Marie Lihotz, a 20-year veteran of the state Superior Court now in private practice, told the
Intelligencer, “Does it happen? It does. Does it happen a lot? No. Generally, it’s not a problem. Generally, most lawyers are extremely respectful of the court and most of them understand they can’t be rude or unprofessional to each other or to the other litigants.” She added that people become frustrated with the results or the process and sometimes say things that are inappropriate, but added, “I don’t think that’s something that happens a lot.”
Deborah Gramiccioni, who served as a New Jersey Superior Court judge from 2017 to 2021, agreed that verbal abuse of court staff was rare during her time on the bench. She noted that during her time in family court, emotions often ran high, and lawyers as well as litigants sometimes expressed their frustrations vocally. Gramiccioni said, “What I like to remember is, lawyers are human, judges are human, staff are human.” She expressed the view that it was the role of the judge to take a break and encourage the parties to step back when emotions became heated. “That’s what we tell our children to do in school and I think it’s no less important in the courtroom,” she said.
Referrals of lawyers for unprofessional conduct are relatively rare. J. Nicholas Strasser, Chairman of the Hudson County Bar Association’s Professionalism Committee, said that three or four attorneys have been referred to the committee in the last three years. Strasser said, “It’s not something that doesn’t exist, but in my experience, it’s a very small minority as opposed to a majority.”

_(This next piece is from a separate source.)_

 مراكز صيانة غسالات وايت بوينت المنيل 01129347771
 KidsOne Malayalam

County Judge Arrested for Cattle Rustling
Yes, this story arose in a year beginning with 20, believe it or not.
The only judge in the county with the smallest population in the United States has been arrested on
charges of cattle rustling.
Skeet Jones, a 71-year-old of Mentone, Texas, has been arrested on three counts of theft of livestock worth less than $150,000 and one count of organized criminal activity arising from a year-long investigation by the Texas and Southwestern Cattle Raisers Association into the theft of cattle.
Jones, in addition to his extracurricular activities, is the judge and most prominent elected official of
Loving County, Texas, which, though three-fifths the size of Rhode Island, is the nation’s
least populated county with just 57 residents. Jones has been the county judge of Loving County since 2007 and earns an annual salary of $133,294. His father was the sheriff for 28 years, his mother was the county appraiser, his sister is the county clerk, his cousin’s husband is the county attorney, and his nephew is the constable.

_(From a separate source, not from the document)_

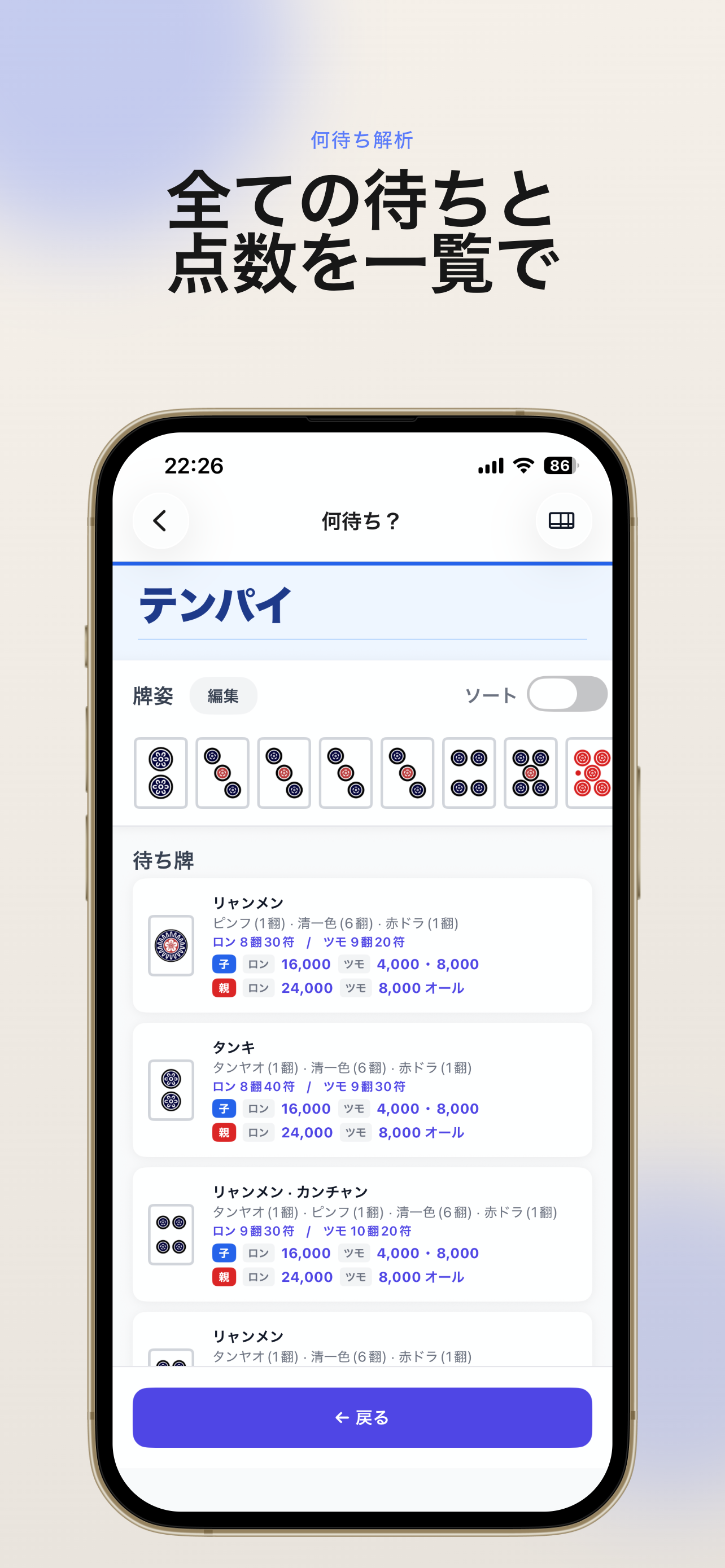 TehaiLens - 麻雀AI 何切る・何待ち判定 screenshot 3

According to law enforcement officers, Jones and his accomplices rounded up stray cattle and sold them without obeying procedures mandated by the state agriculture code.

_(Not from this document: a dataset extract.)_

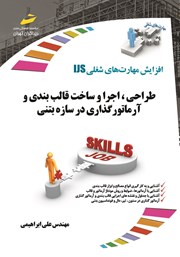 دانلود کتاب افزایش مهارت‌های شغلی: طراحی، اجرا و ساخت قالب بندی و آرماتورگذاری در سازه بتنی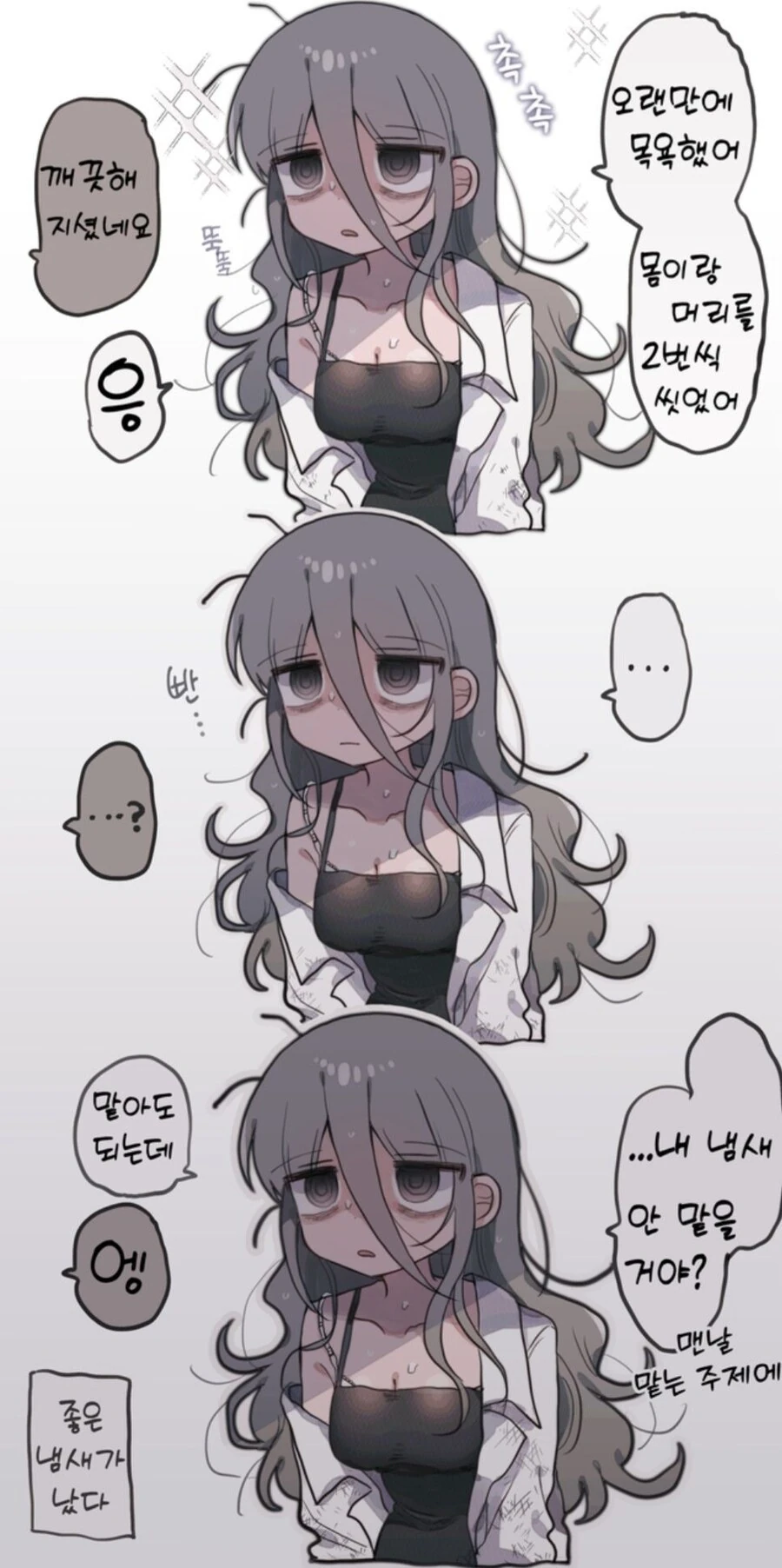 한참동안 목욕 못한 연구원 누나.manhwa - 이미지 2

“He’s had free reign for the entire time since he’s been the judge,” said Constable Brandon Jones, the aforementioned nephew. “That’s given him a sense of power and impunity that he can do whatever he wants whenever he wants. Even the feeling of self-righteousness. That he can do no wrong.”
Susan Hays, a lawyer who has wrangled with Jones and his family in the past, commented, “You can’t make this [stuff] up. It’s a pain in the [rear] to round up cattle and take them to market. And then to risk real trouble for it? It’s just asinine to me.”